## Text:
Debbie Stark, deputy director for Public Health England in the South West, told the press conference that anyone who may have been in any of the cordoned-off areas after 10pm last Friday should take some precautionary measures about washing clothing and cleaning jewellery.
Asked how the 10pm cut-off period had been reached, Ms Stark said: “The scientific advice we are working from relates to the onset of symptoms for one of the cases and counts back to the longest period we would have expected exposure to cause those symptoms, so that is why we have come up with the time.”
The Sun Says
THE World Cup was working so well as a PR campaign for Vladimir Putin. Now two more victims lie stricken by his assassins’ Novichok in a Salisbury hospital.
If this was a new attack, we would have to sever diplomatic relations with Russia.
But it looks as if Dawn Sturgess and Charlie Rowley handled discarded nerve agent from the earlier outrage.

Dataset entries:

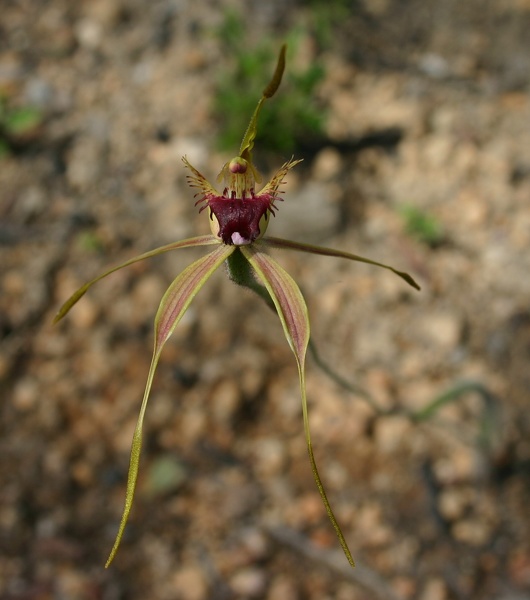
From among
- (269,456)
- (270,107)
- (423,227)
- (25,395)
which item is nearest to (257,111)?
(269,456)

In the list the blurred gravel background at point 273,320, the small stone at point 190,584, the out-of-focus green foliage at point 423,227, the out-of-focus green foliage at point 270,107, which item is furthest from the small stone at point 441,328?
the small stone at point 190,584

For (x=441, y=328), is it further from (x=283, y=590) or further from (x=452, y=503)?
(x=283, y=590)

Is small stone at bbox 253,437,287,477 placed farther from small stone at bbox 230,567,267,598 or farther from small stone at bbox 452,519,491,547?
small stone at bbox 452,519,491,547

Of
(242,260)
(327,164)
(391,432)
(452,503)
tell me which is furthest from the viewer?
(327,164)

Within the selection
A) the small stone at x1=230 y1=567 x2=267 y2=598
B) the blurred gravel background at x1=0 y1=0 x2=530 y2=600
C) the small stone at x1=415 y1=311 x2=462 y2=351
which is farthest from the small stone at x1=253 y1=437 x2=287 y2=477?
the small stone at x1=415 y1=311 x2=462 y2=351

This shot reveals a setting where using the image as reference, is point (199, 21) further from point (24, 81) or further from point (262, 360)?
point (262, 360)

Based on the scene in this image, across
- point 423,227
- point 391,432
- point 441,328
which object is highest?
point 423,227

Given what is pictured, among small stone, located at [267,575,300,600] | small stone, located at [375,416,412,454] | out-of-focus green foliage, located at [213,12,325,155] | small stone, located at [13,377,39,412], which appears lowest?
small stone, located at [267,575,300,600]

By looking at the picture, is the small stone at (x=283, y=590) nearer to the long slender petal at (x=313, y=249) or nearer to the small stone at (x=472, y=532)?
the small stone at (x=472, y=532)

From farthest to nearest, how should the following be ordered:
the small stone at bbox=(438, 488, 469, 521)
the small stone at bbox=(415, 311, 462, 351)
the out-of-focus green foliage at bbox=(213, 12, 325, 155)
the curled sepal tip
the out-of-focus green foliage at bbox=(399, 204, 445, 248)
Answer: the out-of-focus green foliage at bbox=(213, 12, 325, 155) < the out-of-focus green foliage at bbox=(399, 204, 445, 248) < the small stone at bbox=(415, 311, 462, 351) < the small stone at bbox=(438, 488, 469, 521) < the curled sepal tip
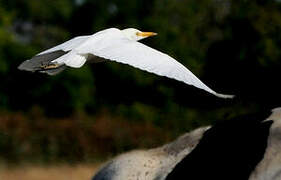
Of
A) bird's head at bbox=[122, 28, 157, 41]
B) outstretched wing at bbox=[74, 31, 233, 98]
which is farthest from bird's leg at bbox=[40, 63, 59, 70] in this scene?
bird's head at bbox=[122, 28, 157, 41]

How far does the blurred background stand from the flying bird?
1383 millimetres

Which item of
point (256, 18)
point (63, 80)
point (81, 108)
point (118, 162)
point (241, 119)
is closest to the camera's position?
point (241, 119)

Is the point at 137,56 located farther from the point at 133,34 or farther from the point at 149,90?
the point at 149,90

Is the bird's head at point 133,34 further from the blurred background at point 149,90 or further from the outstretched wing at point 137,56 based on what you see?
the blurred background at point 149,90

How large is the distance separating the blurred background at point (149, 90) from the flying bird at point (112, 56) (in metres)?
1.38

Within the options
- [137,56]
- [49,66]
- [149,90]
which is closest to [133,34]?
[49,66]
==
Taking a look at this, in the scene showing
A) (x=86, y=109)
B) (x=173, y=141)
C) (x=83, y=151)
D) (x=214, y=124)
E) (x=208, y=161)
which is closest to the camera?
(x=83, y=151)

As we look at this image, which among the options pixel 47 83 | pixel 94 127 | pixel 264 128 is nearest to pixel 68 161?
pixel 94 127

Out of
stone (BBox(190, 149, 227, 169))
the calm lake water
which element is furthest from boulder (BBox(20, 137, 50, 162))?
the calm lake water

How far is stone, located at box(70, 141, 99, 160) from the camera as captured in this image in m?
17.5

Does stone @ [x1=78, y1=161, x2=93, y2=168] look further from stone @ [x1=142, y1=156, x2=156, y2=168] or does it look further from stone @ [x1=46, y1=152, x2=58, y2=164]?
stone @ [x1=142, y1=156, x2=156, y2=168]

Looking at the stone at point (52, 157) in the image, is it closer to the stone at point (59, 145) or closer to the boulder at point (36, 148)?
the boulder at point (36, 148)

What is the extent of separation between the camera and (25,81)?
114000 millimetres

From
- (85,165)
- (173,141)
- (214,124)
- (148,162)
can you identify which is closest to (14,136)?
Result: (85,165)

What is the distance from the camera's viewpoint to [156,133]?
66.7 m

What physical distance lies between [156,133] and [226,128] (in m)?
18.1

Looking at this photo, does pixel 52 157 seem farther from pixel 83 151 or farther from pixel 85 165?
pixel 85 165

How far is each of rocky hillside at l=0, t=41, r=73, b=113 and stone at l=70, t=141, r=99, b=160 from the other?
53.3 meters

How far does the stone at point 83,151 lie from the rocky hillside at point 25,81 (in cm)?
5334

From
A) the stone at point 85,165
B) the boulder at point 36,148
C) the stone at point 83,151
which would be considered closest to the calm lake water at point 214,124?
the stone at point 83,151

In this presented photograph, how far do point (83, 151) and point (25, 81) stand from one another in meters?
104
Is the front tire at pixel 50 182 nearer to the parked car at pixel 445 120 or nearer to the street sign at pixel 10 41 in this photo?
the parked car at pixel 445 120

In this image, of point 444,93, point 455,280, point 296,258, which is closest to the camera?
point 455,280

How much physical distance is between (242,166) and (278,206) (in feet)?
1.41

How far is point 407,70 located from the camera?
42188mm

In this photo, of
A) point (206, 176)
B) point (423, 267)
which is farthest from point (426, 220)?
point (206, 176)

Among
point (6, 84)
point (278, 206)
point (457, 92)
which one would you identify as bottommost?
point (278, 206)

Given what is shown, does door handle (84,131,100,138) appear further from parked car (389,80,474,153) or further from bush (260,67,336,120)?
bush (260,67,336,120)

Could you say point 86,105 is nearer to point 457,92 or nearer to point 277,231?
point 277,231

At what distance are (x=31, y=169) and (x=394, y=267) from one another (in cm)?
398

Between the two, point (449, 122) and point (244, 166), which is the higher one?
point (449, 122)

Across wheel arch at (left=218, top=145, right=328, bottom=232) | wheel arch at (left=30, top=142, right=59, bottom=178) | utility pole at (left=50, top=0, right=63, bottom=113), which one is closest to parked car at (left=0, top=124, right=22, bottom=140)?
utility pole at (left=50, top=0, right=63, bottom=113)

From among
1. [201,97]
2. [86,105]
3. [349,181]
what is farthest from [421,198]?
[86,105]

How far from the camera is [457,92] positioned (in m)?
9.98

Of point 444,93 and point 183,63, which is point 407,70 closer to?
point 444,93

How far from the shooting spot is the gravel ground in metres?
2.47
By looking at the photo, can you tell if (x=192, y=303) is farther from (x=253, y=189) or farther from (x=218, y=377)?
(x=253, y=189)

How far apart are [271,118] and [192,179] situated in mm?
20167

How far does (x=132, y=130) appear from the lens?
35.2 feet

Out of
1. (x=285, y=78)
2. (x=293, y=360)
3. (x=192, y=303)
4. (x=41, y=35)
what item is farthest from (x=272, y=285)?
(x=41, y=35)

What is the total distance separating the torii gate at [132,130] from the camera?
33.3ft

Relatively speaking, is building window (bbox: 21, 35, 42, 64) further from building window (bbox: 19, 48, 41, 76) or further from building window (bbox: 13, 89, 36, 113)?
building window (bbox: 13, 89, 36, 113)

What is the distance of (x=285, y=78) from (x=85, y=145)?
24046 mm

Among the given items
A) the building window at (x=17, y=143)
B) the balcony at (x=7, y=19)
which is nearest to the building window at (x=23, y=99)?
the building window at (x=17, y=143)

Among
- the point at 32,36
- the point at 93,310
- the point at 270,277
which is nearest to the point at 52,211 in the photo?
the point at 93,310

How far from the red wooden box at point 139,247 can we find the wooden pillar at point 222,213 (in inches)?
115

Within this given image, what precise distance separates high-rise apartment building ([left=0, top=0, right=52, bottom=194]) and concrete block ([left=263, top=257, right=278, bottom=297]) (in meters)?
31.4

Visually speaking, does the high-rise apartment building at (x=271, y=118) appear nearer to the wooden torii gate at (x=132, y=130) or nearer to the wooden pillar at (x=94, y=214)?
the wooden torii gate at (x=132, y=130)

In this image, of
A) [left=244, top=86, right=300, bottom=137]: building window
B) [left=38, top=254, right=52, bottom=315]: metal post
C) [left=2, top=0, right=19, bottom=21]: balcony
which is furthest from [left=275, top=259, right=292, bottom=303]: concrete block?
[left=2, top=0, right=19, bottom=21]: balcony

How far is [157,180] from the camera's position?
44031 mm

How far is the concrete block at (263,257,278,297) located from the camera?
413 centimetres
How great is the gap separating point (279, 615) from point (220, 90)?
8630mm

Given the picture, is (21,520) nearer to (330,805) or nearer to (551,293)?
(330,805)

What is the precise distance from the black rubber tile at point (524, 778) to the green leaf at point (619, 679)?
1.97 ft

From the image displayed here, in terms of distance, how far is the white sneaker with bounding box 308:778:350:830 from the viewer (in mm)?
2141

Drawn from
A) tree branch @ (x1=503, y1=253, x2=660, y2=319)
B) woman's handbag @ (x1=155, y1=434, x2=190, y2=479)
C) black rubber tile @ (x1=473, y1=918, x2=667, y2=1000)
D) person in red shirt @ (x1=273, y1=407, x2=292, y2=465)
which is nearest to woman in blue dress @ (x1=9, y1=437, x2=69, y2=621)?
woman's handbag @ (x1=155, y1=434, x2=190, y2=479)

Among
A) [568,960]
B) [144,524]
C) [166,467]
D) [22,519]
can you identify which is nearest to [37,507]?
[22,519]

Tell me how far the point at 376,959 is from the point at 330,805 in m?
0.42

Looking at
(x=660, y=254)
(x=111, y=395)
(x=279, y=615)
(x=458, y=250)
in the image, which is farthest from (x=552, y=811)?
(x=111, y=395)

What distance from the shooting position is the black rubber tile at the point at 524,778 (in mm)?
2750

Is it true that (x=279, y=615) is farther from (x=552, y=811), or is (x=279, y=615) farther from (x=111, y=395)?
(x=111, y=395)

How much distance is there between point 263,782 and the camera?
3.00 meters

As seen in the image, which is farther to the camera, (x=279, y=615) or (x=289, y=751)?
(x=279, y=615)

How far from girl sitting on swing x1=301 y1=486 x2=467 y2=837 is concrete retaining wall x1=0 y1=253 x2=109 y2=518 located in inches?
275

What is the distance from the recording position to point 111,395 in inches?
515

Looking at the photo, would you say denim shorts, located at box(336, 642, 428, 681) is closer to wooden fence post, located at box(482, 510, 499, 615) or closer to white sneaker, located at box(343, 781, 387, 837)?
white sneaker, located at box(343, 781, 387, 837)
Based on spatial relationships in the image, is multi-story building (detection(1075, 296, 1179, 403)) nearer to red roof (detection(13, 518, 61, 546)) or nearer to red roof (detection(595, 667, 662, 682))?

## Task 1:
Answer these questions about the Salisbury news text, marking each answer to match its question.
(a) After what time on last Friday should people who were in the cordoned-off areas take precautions?
(b) What is Debbie Stark's job title?
(c) What are the names of the two new victims?
## Task 2:
Continue the Salisbury news text after its last sentence.

## Task answer 1:
(a) After 10pm.
(b) Deputy director for Public Health England in the South West.
(c) Dawn Sturgess and Charlie Rowley.

## Task answer 2:
Our Government can demand to know from the Kremlin where its would-be killers threw away more of this horrific poison.
But it will get nowhere. Russia has to maintain its innocence.
So we must hope the couple survive.
We must get Salisbury back on its feet once again, ensuring tourism continues and its businesses stay afloat.
And we must remind the world to keep pressure on Russia’s criminal elite.
The country hosting this slick and scintillating football tournament is still a gangster regime which twice now has unleashed appalling harm on British soil.